Written problem - Rewrite the lines below, swapping each "dry shrub" for "low bush" and leaving everything else unchanged.

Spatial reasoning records
====
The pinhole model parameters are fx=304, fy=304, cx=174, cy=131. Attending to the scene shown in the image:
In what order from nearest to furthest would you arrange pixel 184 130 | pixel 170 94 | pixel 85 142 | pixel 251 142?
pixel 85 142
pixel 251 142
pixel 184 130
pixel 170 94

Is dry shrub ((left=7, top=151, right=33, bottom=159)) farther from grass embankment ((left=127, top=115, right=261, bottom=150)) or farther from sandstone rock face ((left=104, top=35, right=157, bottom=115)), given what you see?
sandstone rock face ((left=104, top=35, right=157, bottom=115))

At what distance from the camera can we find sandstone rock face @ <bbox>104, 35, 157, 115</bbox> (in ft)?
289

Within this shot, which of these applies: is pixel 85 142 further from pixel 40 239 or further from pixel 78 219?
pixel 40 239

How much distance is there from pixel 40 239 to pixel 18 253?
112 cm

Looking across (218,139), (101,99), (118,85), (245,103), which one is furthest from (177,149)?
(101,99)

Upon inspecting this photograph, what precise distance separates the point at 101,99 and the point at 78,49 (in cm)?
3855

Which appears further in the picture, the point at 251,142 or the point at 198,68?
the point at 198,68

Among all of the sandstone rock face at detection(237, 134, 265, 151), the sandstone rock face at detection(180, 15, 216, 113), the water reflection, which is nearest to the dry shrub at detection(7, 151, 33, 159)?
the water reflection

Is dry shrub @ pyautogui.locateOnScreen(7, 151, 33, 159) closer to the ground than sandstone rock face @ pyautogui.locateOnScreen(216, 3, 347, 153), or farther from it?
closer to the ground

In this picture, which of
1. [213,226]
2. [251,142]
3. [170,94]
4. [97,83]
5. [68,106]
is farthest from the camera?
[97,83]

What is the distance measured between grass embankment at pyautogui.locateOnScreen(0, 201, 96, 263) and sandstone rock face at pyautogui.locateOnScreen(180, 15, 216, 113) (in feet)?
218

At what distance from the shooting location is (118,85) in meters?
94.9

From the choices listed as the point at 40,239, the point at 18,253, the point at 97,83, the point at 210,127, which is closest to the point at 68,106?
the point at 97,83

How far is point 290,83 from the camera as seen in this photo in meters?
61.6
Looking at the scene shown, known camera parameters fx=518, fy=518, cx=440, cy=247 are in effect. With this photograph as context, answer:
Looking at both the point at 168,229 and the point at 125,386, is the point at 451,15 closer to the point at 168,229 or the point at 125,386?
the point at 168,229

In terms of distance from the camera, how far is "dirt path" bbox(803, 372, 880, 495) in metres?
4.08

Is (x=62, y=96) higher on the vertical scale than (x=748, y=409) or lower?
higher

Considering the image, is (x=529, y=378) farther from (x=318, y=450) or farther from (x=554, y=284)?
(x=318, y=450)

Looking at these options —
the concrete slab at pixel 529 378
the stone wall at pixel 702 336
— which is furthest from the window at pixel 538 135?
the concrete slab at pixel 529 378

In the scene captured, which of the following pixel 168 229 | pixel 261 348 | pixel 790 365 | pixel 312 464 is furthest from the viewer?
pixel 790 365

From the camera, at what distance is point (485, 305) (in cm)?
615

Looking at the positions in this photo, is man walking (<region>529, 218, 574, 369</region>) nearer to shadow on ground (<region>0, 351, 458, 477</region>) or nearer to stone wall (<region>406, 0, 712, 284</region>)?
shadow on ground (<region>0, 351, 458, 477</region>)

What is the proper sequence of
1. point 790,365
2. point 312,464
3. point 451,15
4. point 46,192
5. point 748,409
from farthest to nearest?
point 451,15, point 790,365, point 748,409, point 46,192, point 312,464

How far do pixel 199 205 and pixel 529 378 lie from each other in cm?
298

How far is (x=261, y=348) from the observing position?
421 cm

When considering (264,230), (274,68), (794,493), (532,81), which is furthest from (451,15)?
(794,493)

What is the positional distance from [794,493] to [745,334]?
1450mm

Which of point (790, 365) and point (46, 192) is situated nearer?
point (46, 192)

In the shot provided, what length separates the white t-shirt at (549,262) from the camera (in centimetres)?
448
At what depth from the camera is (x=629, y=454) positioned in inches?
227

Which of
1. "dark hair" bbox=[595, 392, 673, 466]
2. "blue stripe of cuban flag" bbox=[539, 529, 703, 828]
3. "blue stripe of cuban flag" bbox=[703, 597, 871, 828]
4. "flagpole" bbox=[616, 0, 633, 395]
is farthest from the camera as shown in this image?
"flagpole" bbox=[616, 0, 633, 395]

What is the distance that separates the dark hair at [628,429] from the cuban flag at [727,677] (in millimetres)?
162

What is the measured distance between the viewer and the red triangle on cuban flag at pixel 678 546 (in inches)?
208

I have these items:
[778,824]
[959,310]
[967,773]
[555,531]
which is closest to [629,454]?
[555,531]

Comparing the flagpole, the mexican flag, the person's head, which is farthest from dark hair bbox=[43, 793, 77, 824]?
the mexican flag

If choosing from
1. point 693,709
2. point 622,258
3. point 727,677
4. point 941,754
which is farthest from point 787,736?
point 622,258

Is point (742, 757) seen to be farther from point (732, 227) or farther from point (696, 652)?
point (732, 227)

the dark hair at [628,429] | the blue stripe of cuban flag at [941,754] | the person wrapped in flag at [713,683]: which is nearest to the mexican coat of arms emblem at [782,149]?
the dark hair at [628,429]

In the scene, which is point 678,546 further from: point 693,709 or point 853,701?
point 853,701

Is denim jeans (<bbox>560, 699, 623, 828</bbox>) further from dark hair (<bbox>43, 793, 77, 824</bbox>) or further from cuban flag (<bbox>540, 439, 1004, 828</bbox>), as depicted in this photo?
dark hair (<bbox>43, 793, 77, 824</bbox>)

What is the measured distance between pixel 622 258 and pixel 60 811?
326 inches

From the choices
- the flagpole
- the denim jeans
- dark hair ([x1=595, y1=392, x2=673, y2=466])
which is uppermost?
====
Task output -
The pinhole model parameters are fx=304, fy=304, cx=174, cy=131. Attending to the scene shown in the image:
In what order from nearest to furthest would you arrange pixel 184 130 | pixel 170 94 | pixel 85 142 | pixel 251 142?
pixel 85 142
pixel 251 142
pixel 184 130
pixel 170 94

Is low bush ((left=7, top=151, right=33, bottom=159)) farther from grass embankment ((left=127, top=115, right=261, bottom=150)) or farther from sandstone rock face ((left=104, top=35, right=157, bottom=115)), given what you see?
sandstone rock face ((left=104, top=35, right=157, bottom=115))

At what distance from the camera can we find sandstone rock face @ <bbox>104, 35, 157, 115</bbox> (in ft)?
289

Within this shot, which of these applies: is pixel 85 142 further from pixel 40 239 or further from pixel 78 219?
pixel 40 239

How much distance is there from pixel 40 239 to pixel 18 253?
112 cm

Looking across (218,139), (101,99), (118,85), (245,103), which one is furthest from (177,149)?
(101,99)

Upon inspecting this photograph, what precise distance separates the point at 101,99 and the point at 78,49 (in cm)?
3855

Which appears further in the picture, the point at 251,142 or the point at 198,68?
the point at 198,68

Among all of the sandstone rock face at detection(237, 134, 265, 151), the sandstone rock face at detection(180, 15, 216, 113), the water reflection, which is nearest to the low bush at detection(7, 151, 33, 159)?
the water reflection

Is low bush @ pyautogui.locateOnScreen(7, 151, 33, 159) closer to the ground than sandstone rock face @ pyautogui.locateOnScreen(216, 3, 347, 153), or farther from it?
closer to the ground

In this picture, which of
1. [213,226]
2. [251,142]
3. [170,94]
4. [97,83]
5. [68,106]
is farthest from the camera?
[97,83]

What is the distance measured between grass embankment at pyautogui.locateOnScreen(0, 201, 96, 263) and sandstone rock face at pyautogui.locateOnScreen(180, 15, 216, 113) (in feet)?
218

At what distance from the shooting location is (118,85) in meters?
94.9

From the choices listed as the point at 40,239, the point at 18,253, the point at 97,83, the point at 210,127, which is closest to the point at 68,106?
the point at 97,83

How far is point 290,83 from the camera as seen in this photo in meters?
61.6
Looking at the scene shown, known camera parameters fx=518, fy=518, cx=440, cy=247 are in effect. With this photograph as context, answer:
Looking at both the point at 168,229 and the point at 125,386, is the point at 451,15 closer to the point at 168,229 or the point at 125,386?
the point at 168,229

In terms of distance from the camera, how far is "dirt path" bbox(803, 372, 880, 495) in metres?
4.08

Is (x=62, y=96) higher on the vertical scale than (x=748, y=409) or lower?
higher

Considering the image, is (x=529, y=378) farther from (x=318, y=450) or farther from (x=554, y=284)?
(x=318, y=450)

Looking at these options —
the concrete slab at pixel 529 378
the stone wall at pixel 702 336
— which is furthest from the window at pixel 538 135?
the concrete slab at pixel 529 378

In the scene captured, which of the following pixel 168 229 | pixel 261 348 | pixel 790 365 | pixel 312 464 is furthest from the viewer?
pixel 790 365

From the camera, at what distance is point (485, 305) (in cm)?
615

Looking at the positions in this photo, is man walking (<region>529, 218, 574, 369</region>) nearer to shadow on ground (<region>0, 351, 458, 477</region>) or nearer to stone wall (<region>406, 0, 712, 284</region>)?
shadow on ground (<region>0, 351, 458, 477</region>)

What is the proper sequence of
1. point 790,365
2. point 312,464
3. point 451,15
4. point 46,192
5. point 748,409
from farthest to nearest?
point 451,15, point 790,365, point 748,409, point 46,192, point 312,464

How far do pixel 199 205 and pixel 529 378 lie from each other in cm?
298

How far is (x=261, y=348) from the observing position?
421 cm

When considering (264,230), (274,68), (794,493), (532,81), which is furthest from (451,15)?
(794,493)

What is the positional distance from [794,493] to [745,334]?
1450mm

Which of point (790, 365) and point (46, 192) is situated nearer?
point (46, 192)

In the shot provided, what length separates the white t-shirt at (549,262) from the camera (in centimetres)?
448
At what depth from the camera is (x=629, y=454) positioned in inches?
227

Which of
1. "dark hair" bbox=[595, 392, 673, 466]
2. "blue stripe of cuban flag" bbox=[539, 529, 703, 828]
3. "blue stripe of cuban flag" bbox=[703, 597, 871, 828]
4. "flagpole" bbox=[616, 0, 633, 395]
is farthest from the camera as shown in this image?
"flagpole" bbox=[616, 0, 633, 395]

What is the distance that separates the dark hair at [628,429] from the cuban flag at [727,677] (in millimetres)?
162

What is the measured distance between the viewer and the red triangle on cuban flag at pixel 678 546 (in inches)?
208

I have these items:
[778,824]
[959,310]
[967,773]
[555,531]
which is closest to [629,454]?
[555,531]

Comparing the flagpole, the mexican flag, the person's head, which is farthest from dark hair bbox=[43, 793, 77, 824]?
the mexican flag

If choosing from
1. point 693,709
2. point 622,258
3. point 727,677
4. point 941,754
which is farthest from point 787,736?
point 622,258

Is point (742, 757) seen to be farther from point (732, 227) or farther from point (696, 652)?
point (732, 227)

the dark hair at [628,429] | the blue stripe of cuban flag at [941,754] | the person wrapped in flag at [713,683]: which is nearest to the mexican coat of arms emblem at [782,149]?
the dark hair at [628,429]

In the scene, which is point 678,546 further from: point 693,709 or point 853,701?
point 853,701

Is denim jeans (<bbox>560, 699, 623, 828</bbox>) further from dark hair (<bbox>43, 793, 77, 824</bbox>) or further from cuban flag (<bbox>540, 439, 1004, 828</bbox>), as depicted in this photo?
dark hair (<bbox>43, 793, 77, 824</bbox>)

What is the measured distance between pixel 622 258 and pixel 60 811?
326 inches

From the choices
- the flagpole
- the denim jeans
- dark hair ([x1=595, y1=392, x2=673, y2=466])
which is uppermost?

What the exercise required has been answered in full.